Yes, we did. And it wasn't that long ago. I felt, and still feel, pretty awful knowing that, but overall, I'm glad that I do know. And, to aid anybody who is doing what Dr Gates is doing - and what Cliff should, by all means, have the money and the time to do - the name of the family my GGM did a lot of her research on is Keels. If anybody needs more information, contact me directly: liprap2@netscape.net.

There was a time in our history when we treated people as property, and we have not fully let go of that time. If we had, then most of these folks who are searching for their past would not still be wandering about like motherless children and grasping at percentages of European genetic material in their DNA to constantly have to re-present themselves to the willfully ignorant and the disgustingly bigoted as people fully worthy of consideration and acceptance as fellow brothers and sisters. Most of the people in this country are still treating anybody with African ancestry as that indistinct "Other".

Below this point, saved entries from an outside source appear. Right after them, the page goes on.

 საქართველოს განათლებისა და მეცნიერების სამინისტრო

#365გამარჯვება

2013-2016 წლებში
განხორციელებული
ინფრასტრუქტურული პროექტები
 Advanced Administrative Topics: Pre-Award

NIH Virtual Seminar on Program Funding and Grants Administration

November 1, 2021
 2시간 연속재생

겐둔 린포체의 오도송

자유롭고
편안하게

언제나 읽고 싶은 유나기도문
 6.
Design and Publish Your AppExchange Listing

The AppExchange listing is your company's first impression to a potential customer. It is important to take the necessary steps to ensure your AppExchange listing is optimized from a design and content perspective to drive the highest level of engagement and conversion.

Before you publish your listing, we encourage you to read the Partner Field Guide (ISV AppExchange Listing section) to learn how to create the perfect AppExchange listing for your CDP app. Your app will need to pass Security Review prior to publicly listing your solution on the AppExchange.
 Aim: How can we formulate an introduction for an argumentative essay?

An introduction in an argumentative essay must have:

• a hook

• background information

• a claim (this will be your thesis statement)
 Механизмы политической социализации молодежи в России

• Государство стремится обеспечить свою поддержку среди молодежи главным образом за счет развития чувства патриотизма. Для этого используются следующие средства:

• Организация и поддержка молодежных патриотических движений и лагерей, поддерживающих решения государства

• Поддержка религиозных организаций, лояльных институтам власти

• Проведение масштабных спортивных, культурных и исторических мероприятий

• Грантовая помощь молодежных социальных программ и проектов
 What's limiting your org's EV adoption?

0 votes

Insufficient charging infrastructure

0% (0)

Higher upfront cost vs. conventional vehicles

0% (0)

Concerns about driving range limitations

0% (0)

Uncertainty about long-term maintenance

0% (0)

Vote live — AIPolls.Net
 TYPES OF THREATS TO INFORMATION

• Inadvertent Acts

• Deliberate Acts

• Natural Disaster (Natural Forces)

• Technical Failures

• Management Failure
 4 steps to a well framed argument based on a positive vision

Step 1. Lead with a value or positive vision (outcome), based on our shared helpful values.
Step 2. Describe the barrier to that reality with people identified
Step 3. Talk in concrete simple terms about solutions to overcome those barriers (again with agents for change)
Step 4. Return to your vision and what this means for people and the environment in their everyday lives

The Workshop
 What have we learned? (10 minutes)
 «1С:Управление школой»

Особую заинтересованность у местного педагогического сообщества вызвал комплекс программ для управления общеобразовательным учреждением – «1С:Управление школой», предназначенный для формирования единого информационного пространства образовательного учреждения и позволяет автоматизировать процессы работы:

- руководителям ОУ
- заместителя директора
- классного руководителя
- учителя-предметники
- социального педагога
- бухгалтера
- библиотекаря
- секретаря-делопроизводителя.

This documentary series ought to be shown in every school. Period. Because if it takes everybody who is "white" ('cause sometimes you don't know unless you go digging) to start doing a quasi-mandatory FOIA of sorts and own up to having these kinds of documents in their possession (and they are out there), then the past can help empower us all and start getting it all out on the table - the good and the bad, the ugly and the gorgeous, the amazing and the awful. Not to mention the fact that in the end, darn near all human history begins in Africa, "the cradle of humankind" (see Megan Smolenyak's video here). It reveals another big way in which people's prejudices are nothing more than constructs of power - one group of people over another - that have no basis in facts or science.

And hey, maybe if we can do it here, it can show many, many others the way ( or a way). It will hurt at first, but it will only help in the long run.

3 comments:

A.F. said...

Beautiful post. I missed the show but hope it will be rebroadcast.

The long, long road home,New Orleans said...

I love the show. I am absolutely fascinated by the DNA work being done. It really adds to the geneology. I was amazed that they were able to use Y chromosome and mitocondrial DNA to link back to specific tribes. I can't wait for the last instalment.

The long, long road home,New Orleans said...

One more thing, I am a history teacher. I record everything on PBS. I will use this to show my kids how and where slaves came from on the African continent and to bring the slave experience to life for my kids. It also doesn't hurt having stars on the show to keep the kids attention.